§ **Information shown**:

************

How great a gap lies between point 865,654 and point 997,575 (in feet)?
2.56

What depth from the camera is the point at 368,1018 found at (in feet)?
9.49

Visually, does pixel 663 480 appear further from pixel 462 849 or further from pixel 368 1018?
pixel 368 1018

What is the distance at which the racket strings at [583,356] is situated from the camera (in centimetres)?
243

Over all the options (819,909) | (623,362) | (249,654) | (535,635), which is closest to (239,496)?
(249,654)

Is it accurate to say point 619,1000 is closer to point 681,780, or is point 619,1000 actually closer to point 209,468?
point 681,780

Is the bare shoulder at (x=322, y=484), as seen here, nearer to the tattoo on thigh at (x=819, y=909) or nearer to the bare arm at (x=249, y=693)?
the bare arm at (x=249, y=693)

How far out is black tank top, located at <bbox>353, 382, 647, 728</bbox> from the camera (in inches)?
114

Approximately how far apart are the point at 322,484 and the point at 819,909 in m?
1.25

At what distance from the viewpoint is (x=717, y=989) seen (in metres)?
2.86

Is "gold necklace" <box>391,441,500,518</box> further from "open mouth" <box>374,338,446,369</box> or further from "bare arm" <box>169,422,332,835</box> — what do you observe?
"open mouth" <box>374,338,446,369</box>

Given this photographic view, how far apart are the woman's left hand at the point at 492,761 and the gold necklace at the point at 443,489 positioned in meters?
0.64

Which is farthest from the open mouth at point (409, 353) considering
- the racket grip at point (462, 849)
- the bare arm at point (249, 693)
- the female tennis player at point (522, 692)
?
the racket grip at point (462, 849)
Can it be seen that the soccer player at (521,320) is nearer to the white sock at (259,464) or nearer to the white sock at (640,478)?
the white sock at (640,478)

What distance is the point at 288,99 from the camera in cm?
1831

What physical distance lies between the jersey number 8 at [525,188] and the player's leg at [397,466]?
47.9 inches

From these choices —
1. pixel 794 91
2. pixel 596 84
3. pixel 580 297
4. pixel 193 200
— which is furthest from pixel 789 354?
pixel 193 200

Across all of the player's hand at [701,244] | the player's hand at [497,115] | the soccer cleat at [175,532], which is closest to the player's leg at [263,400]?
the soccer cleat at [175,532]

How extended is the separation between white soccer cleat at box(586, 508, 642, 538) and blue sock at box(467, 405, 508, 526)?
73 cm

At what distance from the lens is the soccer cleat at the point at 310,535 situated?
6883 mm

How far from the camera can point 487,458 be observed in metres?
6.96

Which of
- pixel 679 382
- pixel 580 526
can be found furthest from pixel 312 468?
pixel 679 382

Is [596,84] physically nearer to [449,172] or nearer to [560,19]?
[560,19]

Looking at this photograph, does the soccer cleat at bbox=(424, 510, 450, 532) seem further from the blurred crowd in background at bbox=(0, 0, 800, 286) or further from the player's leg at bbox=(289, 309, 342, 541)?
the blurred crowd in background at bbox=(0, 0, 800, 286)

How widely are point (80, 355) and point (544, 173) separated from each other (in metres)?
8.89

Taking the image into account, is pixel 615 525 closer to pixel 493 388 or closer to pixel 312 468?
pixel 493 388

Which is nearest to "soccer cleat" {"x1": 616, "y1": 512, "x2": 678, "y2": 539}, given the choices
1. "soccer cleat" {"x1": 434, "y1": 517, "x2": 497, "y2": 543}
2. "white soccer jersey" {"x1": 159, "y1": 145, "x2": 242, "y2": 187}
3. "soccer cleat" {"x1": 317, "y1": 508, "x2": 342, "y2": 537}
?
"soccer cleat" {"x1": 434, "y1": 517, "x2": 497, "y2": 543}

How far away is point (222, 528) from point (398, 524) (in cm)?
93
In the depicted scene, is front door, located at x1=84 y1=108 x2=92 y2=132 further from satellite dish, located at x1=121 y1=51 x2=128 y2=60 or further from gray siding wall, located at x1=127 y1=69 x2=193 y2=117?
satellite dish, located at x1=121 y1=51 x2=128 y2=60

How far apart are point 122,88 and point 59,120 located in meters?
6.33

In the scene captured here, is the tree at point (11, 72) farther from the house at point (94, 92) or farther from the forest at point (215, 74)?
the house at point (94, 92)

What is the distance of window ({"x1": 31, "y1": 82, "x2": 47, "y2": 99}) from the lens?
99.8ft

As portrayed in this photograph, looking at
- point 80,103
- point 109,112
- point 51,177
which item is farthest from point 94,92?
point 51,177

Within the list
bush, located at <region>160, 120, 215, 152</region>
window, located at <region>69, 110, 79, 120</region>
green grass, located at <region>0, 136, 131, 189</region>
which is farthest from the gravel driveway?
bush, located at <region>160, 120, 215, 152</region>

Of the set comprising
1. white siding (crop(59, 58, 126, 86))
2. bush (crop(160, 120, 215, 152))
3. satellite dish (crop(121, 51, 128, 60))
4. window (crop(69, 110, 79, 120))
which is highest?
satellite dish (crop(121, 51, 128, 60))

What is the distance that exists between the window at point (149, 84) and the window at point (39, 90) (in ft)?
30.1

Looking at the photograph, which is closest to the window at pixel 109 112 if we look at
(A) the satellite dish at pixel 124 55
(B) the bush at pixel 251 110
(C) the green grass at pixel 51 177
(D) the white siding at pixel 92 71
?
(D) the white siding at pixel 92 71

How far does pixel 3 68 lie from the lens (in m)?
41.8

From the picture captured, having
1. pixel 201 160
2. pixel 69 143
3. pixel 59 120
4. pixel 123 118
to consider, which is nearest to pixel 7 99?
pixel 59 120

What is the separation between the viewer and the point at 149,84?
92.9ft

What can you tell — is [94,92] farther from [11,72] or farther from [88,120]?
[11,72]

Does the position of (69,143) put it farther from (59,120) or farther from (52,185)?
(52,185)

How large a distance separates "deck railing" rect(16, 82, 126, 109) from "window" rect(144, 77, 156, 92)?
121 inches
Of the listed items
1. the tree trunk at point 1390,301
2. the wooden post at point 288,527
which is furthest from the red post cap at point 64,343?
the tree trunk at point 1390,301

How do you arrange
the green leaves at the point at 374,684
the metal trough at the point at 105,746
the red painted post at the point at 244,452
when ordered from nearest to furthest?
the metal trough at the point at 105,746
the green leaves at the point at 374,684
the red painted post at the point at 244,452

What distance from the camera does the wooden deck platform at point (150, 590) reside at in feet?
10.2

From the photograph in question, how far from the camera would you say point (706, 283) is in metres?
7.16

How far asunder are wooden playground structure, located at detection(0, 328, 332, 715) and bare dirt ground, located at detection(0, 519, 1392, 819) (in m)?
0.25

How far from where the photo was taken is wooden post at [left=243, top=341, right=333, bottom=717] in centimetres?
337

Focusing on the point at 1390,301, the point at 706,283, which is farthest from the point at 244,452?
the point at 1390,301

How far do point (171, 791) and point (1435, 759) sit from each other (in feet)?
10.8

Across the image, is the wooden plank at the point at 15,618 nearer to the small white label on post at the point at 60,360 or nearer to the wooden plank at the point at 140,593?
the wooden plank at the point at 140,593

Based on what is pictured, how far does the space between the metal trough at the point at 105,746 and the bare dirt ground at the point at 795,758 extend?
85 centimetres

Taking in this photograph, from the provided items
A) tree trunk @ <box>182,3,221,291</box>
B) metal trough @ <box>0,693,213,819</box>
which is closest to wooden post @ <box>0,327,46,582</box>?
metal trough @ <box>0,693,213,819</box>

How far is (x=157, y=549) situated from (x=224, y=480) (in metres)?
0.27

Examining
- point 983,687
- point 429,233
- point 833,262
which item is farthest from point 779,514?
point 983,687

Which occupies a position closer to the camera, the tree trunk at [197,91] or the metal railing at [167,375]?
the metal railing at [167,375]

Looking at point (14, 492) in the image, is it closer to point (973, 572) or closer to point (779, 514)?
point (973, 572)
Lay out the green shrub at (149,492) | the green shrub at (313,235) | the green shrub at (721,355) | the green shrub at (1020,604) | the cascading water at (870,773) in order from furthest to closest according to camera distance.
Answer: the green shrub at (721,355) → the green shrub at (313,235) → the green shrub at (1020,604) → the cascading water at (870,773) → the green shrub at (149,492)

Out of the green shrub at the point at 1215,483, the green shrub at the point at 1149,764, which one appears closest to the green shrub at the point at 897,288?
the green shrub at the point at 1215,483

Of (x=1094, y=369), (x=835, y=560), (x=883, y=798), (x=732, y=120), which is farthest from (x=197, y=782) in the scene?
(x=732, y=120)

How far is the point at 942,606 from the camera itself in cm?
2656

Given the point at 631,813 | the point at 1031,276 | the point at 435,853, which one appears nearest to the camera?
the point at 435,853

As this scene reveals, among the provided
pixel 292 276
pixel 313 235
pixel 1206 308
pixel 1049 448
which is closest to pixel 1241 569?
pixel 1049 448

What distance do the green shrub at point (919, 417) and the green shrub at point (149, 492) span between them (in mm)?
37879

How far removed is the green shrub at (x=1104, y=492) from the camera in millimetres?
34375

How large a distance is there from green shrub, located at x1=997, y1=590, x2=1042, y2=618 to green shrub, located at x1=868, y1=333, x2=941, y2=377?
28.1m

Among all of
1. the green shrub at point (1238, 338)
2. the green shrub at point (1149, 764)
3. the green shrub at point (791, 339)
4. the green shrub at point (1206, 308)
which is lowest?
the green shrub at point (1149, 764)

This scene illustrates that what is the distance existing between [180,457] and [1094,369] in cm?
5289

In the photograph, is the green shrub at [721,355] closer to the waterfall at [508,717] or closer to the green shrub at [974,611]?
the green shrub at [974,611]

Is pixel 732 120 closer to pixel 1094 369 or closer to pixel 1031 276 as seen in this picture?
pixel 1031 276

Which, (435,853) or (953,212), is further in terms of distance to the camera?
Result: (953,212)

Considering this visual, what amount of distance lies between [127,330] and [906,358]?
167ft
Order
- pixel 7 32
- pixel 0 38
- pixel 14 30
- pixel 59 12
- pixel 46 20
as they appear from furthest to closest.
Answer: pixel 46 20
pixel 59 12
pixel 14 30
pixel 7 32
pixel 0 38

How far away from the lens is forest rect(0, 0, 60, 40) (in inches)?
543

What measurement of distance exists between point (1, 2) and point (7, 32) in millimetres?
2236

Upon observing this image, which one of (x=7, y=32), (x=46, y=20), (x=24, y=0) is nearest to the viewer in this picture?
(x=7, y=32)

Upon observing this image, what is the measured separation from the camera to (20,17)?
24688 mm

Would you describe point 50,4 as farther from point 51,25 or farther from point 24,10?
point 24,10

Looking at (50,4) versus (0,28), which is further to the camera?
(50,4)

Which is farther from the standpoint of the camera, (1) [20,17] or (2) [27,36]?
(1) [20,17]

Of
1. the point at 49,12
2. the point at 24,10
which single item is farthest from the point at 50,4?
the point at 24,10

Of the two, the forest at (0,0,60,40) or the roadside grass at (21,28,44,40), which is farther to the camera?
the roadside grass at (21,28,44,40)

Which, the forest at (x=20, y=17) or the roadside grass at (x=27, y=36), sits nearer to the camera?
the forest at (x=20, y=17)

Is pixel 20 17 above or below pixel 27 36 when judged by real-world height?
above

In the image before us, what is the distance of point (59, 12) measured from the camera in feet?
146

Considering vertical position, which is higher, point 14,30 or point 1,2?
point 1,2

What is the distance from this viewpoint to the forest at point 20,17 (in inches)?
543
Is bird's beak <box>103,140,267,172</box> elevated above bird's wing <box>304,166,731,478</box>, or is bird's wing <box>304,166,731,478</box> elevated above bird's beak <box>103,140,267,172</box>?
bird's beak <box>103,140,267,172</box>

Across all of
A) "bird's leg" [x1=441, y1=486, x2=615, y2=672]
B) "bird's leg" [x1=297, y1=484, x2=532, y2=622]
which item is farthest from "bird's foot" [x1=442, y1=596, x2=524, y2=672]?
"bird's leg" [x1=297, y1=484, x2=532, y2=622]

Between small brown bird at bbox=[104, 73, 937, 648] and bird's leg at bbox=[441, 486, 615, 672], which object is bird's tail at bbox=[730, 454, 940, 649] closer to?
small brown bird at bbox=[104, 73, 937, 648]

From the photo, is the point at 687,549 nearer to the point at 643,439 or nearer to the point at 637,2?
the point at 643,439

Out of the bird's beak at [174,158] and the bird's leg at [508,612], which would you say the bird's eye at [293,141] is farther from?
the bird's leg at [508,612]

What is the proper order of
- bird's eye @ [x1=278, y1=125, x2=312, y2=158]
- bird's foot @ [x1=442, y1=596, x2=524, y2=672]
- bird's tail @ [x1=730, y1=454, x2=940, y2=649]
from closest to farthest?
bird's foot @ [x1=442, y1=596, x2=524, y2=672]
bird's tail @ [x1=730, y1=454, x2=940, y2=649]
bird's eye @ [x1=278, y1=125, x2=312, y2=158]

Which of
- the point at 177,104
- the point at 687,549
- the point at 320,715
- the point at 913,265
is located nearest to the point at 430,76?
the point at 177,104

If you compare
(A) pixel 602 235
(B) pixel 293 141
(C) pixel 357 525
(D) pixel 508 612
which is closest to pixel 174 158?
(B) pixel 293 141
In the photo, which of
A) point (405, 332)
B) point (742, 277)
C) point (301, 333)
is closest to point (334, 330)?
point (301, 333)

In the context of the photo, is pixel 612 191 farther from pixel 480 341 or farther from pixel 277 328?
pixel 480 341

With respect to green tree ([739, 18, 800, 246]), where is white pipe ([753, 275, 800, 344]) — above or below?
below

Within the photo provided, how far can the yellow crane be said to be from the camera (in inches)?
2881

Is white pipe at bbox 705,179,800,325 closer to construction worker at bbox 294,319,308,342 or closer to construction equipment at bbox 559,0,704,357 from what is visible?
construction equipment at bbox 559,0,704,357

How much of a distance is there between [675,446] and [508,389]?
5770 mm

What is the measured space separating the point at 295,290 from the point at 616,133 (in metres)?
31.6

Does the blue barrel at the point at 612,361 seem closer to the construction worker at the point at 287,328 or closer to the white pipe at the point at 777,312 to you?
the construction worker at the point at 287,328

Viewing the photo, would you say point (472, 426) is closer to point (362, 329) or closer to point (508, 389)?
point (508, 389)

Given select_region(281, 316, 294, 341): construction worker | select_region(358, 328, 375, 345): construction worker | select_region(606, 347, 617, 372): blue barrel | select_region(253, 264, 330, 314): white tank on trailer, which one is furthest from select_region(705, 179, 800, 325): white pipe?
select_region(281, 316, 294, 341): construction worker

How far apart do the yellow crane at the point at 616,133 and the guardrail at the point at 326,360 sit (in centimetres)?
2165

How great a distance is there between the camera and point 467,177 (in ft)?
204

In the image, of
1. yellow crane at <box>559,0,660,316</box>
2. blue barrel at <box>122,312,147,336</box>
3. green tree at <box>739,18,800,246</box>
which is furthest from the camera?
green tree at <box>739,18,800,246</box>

************

Copy word for word the lines of the listing from the one holding "In the image, of" through its final line, both ends included.

§ **The reply**:
In the image, of
1. yellow crane at <box>559,0,660,316</box>
2. blue barrel at <box>122,312,147,336</box>
3. green tree at <box>739,18,800,246</box>
which is furthest from the camera?
green tree at <box>739,18,800,246</box>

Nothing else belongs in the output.